# [Written instruction 1]
Answer these questions about the midterm key.
(a) What output does the call mystery(304) produce?
(b) In the first removeRange solution, what is the name of the variable set to stop - start?
(c) What exception does doubleDigit throw when d is less than 0 or greater than 9?

# [Extracted text]
*-*-*
CSE 143 19au - Midterm Key
1. Recursive Tracing
Method Call Output Produced
------------------------------------------------
mystery(5); +*
mystery(15); ++**
mystery(304); +++*--
mystery(9247); ++++*--*
mystery(43269); +++++-*--*2. Recursive Programming
Two possible solutions are shown below
public int doubleDigit(int n, int d) {
if (d < 0 || d > 9) {
throw new IllegalArgumentException();
}
if (n < 0) {
return -doubleDigit(-n, d);
} else if (n == 0) {
return 0;
} else if (n % 10 == d) {
return doubleDigit(n / 10, d) * 100 + d * 11;
} else {
return doubleDigit(n / 10, d) * 10 + n % 10;
}
}
public int doubleDigit(int n, int d) {
if (d < 0 || d > 9) {
throw new IllegalArgumentException();
}
if (n < 0) {
return -doubleDigit(-n, d);
} else if (n == d) {
return d * 11;
} else if (n < 10) {
return n;
} else if (n % 10 == d) {
return doubleDigit(n / 10, d) * 100 + doubleDigit(n % 10, d);
} else {
return doubleDigit(n / 10, d) * 10 + n % 10;
}
}3. ListNode Programming
One possible solution is shown for each problem below
before after code
-----------------------+-----------------------+-------------------------------
p->[1] | p | q.next.next = p;
| | p = null;
q->[2]->[3] | q->[2]->[3]->[1] |
-----------------------+-----------------------+-------------------------------
p->[1]->[2]->[3] | p->[2]->[3] | q = p;
| | p = p.next;
q | q->[1] | q.next = null;
-----------------------+-----------------------+-------------------------------
p->[1]->[2] | p->[2] | q.next.next = q;
| | q = q.next;
q->[3]->[4] | q->[4]->[3]->[1] | q.next.next = p;
| | p = p.next;
| | q.next.next.next = null;
-----------------------+-----------------------+-------------------------------
p->[1]->[2] | p->[4]->[2]->[3] | q.next.next.next = p;
| | ListNode temp = q;
q->[3]->[4]->[5] | q->[5]->[1] | q = q.next.next;
| | temp.next.next = q.next.next;
| | p.next.next = temp;
| | p = temp.next;
| | p.next.next.next = null;
| | q.next.next = null;
-----------------------+-----------------------+-------------------------------4. ArrayIntList Programming
Two possible solutions are shown below
public void removeRange(int start, int stop) {
if (start < 0 || stop > size || start > stop) {
throw new IllegalArgumentException();
}
int delta = stop - start;
for (int i = stop; i < size; i++) {
elementData[i - delta] = elementData[i];
}
size -= delta;
}
public void removeRange(int start, int stop) {
if (stop - start < 0 || stop > size || start < 0) {
throw new IllegalArgumentException();
}
int newSize = start;
for (int i = stop; i < size; i++) {
elementData[newSize] = elementData[i];
newSize++;
}
size = newSize;
}5. Collections Programming
One possible solution is shown below.
*-*-*
# [Data listing]
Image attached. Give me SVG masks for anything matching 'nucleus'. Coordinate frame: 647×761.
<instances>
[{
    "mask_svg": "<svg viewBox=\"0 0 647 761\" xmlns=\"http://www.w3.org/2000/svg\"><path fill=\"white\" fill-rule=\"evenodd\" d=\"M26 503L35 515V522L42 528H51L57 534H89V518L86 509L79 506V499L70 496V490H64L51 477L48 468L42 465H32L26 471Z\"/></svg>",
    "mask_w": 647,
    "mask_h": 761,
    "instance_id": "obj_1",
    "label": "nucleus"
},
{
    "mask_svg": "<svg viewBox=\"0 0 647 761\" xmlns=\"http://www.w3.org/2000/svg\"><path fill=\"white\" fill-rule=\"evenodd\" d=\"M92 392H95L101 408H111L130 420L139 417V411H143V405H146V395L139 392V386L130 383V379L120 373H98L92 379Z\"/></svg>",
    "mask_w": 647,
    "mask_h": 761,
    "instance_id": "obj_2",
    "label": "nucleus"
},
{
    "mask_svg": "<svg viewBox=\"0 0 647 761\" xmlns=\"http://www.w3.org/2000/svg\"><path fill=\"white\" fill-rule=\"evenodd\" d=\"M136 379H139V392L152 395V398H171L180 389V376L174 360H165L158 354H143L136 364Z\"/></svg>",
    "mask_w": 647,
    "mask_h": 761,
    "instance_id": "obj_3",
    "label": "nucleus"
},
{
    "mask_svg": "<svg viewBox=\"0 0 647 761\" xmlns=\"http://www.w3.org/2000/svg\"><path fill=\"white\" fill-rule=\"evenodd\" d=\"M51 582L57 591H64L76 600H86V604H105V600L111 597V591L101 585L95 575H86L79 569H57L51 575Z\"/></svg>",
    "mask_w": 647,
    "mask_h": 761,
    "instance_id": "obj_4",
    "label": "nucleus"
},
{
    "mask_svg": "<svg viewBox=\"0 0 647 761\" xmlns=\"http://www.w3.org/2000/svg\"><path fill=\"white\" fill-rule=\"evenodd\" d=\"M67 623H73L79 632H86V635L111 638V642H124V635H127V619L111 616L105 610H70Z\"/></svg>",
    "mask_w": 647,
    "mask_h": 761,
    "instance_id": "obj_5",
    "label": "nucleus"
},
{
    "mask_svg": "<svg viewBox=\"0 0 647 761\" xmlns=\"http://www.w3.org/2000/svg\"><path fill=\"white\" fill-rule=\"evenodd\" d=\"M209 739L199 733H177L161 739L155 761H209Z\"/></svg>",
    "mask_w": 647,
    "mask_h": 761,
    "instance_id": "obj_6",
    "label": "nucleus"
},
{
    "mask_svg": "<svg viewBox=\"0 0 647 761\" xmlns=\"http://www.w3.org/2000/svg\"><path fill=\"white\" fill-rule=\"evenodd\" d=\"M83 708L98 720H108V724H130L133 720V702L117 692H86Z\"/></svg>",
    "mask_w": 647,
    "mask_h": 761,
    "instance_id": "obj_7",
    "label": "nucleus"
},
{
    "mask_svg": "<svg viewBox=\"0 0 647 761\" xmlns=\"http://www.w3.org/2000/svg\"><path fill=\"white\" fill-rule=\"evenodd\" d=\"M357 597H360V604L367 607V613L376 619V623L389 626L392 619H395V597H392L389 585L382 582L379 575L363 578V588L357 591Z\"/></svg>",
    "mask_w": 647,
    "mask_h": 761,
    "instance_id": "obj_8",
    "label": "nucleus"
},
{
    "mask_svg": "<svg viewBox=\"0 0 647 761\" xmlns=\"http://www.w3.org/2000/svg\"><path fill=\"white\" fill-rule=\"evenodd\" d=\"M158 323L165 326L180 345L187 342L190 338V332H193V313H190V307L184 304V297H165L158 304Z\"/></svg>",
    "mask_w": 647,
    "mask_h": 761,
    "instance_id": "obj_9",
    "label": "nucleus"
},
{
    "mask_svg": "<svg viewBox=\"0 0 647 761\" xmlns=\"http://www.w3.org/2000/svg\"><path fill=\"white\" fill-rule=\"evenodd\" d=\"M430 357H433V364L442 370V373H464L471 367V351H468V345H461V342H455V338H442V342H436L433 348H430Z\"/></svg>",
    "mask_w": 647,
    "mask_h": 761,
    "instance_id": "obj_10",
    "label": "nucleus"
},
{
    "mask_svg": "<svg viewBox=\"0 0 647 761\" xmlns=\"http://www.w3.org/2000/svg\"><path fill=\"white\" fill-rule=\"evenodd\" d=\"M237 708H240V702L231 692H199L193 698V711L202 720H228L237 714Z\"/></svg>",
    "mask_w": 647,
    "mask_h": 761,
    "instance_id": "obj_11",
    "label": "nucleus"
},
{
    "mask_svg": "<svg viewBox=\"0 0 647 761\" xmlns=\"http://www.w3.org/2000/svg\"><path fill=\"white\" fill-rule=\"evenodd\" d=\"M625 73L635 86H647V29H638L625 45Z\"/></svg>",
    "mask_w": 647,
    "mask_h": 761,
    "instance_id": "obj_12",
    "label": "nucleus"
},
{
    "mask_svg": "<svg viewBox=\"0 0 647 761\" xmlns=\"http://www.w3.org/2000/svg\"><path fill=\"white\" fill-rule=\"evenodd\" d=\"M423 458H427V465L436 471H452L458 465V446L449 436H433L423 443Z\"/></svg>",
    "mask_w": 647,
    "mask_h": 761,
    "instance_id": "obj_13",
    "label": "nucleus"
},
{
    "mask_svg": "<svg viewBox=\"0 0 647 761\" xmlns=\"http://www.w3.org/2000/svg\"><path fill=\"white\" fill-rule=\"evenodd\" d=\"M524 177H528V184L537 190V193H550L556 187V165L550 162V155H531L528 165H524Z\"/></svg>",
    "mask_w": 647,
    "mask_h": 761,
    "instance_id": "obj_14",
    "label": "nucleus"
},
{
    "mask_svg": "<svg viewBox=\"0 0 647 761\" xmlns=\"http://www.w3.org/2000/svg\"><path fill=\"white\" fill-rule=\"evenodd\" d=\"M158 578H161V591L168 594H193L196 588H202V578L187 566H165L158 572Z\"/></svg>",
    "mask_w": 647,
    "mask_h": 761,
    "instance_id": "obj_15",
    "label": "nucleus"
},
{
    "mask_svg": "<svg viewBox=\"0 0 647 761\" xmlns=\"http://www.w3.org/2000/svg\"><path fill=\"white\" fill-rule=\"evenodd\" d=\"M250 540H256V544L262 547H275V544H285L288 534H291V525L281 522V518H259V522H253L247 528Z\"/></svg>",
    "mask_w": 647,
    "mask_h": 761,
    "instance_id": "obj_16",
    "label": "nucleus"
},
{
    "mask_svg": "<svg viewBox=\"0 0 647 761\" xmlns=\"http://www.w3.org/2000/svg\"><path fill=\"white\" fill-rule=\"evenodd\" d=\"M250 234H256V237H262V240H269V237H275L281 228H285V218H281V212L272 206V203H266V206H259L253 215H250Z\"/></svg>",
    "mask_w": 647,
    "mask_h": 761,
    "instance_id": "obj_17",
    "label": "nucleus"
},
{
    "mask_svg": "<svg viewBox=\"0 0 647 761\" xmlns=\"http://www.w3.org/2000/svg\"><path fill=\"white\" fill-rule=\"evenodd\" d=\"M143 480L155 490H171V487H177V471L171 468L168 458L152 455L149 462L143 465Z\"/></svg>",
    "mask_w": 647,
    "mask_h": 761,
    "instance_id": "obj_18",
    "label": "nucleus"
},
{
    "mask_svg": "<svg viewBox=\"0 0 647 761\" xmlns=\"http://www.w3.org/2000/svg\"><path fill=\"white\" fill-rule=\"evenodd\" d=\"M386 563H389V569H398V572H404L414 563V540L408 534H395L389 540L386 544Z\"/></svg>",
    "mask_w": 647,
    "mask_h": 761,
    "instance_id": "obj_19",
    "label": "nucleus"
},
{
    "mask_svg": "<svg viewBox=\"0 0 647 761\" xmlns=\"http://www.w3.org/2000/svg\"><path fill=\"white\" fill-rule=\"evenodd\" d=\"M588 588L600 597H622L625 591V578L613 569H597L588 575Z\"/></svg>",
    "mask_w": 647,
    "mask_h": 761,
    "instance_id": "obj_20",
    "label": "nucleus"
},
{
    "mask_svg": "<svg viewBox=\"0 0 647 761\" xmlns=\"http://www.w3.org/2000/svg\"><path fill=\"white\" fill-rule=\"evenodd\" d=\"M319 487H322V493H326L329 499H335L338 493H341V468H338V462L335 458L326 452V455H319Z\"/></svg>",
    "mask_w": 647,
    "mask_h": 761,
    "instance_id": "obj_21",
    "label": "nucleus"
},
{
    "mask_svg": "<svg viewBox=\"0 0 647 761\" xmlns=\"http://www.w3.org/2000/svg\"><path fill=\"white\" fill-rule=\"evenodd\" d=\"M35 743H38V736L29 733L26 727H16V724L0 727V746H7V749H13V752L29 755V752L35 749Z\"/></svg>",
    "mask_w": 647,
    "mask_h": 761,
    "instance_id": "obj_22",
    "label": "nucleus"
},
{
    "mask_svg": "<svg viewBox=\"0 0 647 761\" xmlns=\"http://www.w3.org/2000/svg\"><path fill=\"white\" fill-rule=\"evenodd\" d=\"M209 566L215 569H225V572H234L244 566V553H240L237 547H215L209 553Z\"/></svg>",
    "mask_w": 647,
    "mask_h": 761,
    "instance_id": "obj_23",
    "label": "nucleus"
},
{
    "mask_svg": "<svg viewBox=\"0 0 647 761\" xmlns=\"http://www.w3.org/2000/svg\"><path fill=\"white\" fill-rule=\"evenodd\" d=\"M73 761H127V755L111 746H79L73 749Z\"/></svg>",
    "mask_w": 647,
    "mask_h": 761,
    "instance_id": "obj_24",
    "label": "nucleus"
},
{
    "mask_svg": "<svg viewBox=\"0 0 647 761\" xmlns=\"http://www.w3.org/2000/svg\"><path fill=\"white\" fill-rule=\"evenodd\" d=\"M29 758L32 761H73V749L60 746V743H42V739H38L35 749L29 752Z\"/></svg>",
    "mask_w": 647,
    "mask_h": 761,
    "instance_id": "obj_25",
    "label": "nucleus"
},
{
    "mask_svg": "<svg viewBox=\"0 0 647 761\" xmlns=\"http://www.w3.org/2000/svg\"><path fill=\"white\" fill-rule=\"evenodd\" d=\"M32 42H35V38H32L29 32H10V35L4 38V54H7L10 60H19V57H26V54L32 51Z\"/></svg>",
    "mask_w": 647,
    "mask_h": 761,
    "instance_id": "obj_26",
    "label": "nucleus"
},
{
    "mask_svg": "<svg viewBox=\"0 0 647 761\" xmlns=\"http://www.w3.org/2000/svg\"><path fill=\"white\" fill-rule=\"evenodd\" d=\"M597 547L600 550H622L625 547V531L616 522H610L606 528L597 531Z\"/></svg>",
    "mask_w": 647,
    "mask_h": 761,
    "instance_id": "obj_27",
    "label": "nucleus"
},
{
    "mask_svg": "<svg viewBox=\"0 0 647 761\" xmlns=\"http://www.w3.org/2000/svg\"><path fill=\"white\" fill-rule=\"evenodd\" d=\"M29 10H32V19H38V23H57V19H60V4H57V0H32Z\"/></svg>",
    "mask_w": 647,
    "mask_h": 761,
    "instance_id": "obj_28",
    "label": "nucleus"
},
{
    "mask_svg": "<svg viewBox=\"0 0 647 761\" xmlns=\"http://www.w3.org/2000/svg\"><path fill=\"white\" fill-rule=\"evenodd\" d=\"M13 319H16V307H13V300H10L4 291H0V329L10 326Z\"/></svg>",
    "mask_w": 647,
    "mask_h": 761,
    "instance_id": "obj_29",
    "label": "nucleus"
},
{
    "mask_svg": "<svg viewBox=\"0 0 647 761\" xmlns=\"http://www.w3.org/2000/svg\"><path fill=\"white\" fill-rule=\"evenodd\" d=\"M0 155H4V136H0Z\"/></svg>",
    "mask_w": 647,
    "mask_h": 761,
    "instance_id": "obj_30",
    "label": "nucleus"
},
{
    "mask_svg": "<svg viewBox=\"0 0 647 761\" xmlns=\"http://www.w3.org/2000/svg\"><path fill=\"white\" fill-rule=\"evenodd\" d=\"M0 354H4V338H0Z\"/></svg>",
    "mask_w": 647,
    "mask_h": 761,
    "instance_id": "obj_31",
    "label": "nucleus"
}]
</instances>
*-*-*
# [Written instruction 2]
Put the lines of the entries, from the first line of the entries through the line that contains "379H139V392L152 395V398H171L180 389V376L174", into a numbered list, leaving out any blank lines.

# [Expected answer 1]
(a) +++*--
(b) delta
(c) IllegalArgumentException

# [Expected answer 2]
1. Image attached. Give me SVG masks for anything matching 'nucleus'. Coordinate frame: 647×761.
2. <instances>
3. [{
4.     "mask_svg": "<svg viewBox=\"0 0 647 761\" xmlns=\"http://www.w3.org/2000/svg\"><path fill=\"white\" fill-rule=\"evenodd\" d=\"M26 503L35 515V522L42 528H51L57 534H89V518L86 509L79 506V499L70 496V490H64L51 477L48 468L42 465H32L26 471Z\"/></svg>",
5.     "mask_w": 647,
6.     "mask_h": 761,
7.     "instance_id": "obj_1",
8.     "label": "nucleus"
9. },
10. {
11.     "mask_svg": "<svg viewBox=\"0 0 647 761\" xmlns=\"http://www.w3.org/2000/svg\"><path fill=\"white\" fill-rule=\"evenodd\" d=\"M92 392H95L101 408H111L130 420L139 417V411H143V405H146V395L139 392V386L130 383V379L120 373H98L92 379Z\"/></svg>",
12.     "mask_w": 647,
13.     "mask_h": 761,
14.     "instance_id": "obj_2",
15.     "label": "nucleus"
16. },
17. {
18.     "mask_svg": "<svg viewBox=\"0 0 647 761\" xmlns=\"http://www.w3.org/2000/svg\"><path fill=\"white\" fill-rule=\"evenodd\" d=\"M136 379H139V392L152 395V398H171L180 389V376L174 360H165L158 354H143L136 364Z\"/></svg>",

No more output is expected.